■ Your task
Filter the entries below, keeping every line that has the word "update".

■ Supplied entries

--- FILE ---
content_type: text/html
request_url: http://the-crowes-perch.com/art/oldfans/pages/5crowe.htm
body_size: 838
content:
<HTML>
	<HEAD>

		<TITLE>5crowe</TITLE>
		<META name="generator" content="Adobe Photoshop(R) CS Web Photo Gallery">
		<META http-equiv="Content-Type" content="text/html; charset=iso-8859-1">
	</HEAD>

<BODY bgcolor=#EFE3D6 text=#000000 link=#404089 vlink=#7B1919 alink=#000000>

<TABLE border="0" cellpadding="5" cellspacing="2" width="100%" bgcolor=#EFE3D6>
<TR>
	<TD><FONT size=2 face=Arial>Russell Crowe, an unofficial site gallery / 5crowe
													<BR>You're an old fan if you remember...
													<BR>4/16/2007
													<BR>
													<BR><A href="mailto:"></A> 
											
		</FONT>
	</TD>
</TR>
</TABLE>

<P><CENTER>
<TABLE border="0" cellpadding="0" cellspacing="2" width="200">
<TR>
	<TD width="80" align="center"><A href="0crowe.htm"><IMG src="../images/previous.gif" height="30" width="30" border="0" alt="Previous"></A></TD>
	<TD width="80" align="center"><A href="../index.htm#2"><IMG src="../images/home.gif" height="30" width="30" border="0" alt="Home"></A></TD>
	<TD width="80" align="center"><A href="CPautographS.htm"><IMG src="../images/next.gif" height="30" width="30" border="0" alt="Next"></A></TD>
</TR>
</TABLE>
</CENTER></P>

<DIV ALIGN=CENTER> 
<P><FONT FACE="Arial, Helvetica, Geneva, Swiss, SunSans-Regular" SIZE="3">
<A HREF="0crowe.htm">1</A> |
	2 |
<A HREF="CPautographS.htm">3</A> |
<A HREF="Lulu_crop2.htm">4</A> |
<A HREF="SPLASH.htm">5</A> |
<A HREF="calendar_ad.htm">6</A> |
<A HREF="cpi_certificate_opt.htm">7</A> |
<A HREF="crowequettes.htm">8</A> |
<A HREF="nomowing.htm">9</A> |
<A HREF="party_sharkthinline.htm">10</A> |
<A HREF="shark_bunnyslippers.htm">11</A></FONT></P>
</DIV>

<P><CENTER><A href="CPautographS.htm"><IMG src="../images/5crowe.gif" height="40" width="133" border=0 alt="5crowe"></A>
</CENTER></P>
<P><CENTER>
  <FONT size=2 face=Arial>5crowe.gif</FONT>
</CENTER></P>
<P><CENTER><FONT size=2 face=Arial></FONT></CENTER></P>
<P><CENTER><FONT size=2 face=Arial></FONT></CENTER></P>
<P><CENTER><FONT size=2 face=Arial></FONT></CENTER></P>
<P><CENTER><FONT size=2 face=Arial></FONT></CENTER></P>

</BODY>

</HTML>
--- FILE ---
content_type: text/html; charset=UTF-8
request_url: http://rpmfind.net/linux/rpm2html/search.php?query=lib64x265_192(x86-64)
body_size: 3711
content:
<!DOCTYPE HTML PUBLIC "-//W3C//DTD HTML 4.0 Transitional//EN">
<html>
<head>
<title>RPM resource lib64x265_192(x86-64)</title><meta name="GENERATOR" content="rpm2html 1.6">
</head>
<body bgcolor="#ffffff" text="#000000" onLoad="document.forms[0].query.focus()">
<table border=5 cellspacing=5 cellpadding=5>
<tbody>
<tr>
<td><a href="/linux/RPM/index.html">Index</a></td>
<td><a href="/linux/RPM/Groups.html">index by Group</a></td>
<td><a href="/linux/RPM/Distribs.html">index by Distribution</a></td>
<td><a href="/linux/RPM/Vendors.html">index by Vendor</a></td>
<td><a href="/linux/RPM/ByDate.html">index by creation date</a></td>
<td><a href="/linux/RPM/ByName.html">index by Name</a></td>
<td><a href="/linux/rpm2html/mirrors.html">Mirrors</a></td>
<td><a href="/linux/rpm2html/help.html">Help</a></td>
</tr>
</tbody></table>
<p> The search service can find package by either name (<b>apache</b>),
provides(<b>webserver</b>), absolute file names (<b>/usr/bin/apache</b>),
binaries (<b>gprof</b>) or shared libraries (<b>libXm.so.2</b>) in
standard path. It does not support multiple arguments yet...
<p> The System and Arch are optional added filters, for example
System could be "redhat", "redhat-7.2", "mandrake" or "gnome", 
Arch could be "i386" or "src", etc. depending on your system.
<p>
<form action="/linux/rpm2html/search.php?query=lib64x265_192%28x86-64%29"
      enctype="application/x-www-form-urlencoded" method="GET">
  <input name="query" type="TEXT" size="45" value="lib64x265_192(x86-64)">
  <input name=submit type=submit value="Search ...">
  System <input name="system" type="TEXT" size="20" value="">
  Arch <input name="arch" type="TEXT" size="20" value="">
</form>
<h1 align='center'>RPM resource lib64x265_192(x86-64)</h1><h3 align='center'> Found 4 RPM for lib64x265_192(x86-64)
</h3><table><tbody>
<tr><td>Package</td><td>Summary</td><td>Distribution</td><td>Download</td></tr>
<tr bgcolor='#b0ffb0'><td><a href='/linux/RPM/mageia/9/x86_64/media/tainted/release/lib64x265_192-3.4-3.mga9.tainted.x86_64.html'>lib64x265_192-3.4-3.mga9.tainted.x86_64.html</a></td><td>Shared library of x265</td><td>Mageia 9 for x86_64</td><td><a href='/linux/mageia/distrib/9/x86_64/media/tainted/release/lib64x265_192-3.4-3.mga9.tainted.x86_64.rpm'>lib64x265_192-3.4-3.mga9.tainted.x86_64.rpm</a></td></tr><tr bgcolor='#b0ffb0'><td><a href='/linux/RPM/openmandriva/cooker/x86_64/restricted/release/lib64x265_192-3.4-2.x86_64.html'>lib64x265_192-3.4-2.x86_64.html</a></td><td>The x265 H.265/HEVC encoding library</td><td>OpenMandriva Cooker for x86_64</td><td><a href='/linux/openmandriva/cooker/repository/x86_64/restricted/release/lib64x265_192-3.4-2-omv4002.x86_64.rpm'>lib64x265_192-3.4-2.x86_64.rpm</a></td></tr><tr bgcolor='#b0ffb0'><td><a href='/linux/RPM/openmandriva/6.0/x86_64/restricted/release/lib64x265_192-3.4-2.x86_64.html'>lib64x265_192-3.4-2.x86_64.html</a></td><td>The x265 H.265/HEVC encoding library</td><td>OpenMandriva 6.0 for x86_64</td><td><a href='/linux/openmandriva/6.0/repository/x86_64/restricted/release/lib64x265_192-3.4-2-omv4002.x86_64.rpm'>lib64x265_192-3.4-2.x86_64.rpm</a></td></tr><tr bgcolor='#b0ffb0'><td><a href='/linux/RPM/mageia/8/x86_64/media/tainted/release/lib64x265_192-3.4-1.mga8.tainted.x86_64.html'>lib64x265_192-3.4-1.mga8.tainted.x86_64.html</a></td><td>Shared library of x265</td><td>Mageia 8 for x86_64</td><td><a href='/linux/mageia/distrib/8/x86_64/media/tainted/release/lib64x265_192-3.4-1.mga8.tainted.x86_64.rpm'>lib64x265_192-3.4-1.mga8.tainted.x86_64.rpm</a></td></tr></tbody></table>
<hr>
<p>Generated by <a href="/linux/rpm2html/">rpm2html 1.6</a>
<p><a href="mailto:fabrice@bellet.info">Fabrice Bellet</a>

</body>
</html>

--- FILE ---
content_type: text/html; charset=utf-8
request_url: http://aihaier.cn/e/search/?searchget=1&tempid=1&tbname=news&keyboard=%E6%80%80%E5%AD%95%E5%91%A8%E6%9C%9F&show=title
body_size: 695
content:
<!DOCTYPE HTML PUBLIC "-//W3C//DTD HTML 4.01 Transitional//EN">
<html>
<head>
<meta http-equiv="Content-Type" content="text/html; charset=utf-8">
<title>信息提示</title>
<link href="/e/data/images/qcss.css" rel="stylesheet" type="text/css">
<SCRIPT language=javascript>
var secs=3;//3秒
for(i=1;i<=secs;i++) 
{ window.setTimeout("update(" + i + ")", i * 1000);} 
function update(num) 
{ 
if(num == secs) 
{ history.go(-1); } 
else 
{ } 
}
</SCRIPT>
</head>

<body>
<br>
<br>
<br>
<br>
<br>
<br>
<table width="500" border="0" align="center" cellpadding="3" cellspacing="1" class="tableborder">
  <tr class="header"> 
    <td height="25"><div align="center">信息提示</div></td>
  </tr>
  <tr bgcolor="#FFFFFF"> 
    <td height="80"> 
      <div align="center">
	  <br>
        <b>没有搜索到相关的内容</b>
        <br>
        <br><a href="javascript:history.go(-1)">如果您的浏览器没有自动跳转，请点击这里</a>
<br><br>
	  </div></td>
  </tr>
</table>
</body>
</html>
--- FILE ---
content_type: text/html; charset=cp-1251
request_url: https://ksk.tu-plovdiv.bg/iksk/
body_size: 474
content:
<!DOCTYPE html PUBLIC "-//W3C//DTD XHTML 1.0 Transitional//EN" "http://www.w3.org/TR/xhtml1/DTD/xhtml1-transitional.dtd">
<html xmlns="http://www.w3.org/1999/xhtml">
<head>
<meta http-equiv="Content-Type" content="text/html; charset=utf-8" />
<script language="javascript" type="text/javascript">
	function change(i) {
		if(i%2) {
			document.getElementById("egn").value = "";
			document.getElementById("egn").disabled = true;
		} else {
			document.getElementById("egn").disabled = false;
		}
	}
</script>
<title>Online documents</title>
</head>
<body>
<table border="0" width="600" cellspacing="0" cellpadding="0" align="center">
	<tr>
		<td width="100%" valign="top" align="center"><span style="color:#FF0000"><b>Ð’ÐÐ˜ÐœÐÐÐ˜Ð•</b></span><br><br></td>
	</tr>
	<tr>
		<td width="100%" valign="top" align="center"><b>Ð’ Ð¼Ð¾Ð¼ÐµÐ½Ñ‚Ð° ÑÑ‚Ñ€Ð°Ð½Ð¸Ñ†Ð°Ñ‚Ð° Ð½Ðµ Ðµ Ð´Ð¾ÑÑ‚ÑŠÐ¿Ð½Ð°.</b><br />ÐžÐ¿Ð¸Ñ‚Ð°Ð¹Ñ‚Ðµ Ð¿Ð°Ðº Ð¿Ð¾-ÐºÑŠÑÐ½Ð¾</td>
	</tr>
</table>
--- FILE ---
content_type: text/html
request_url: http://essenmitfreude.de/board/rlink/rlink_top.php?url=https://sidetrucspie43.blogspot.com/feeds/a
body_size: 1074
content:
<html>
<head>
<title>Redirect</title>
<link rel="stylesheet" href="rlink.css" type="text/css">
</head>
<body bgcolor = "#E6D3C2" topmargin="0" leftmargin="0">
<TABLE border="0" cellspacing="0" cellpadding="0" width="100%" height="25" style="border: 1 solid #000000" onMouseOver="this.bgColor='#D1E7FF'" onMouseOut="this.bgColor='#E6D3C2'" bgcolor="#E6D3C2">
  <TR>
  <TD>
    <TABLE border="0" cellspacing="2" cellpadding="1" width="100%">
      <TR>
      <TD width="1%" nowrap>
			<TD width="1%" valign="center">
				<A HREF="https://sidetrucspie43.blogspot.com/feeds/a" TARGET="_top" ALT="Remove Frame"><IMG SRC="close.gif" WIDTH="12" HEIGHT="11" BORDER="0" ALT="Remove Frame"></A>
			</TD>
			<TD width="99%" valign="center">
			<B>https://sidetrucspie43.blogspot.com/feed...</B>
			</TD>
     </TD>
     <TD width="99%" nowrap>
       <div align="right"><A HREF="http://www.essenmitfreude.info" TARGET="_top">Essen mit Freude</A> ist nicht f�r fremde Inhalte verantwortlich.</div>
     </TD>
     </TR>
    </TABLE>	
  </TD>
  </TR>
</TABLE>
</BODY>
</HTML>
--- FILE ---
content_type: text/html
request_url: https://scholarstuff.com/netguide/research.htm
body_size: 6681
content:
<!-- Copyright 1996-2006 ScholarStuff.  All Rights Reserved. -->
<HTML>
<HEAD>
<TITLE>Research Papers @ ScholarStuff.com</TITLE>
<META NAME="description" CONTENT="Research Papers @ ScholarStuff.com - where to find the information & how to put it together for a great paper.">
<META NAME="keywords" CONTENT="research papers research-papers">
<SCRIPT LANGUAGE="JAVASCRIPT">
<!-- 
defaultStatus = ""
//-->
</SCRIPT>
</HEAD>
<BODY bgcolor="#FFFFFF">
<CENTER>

■ Problem solution
{ window.setTimeout("update(" + i + ")", i * 1000);} 
function update(num) 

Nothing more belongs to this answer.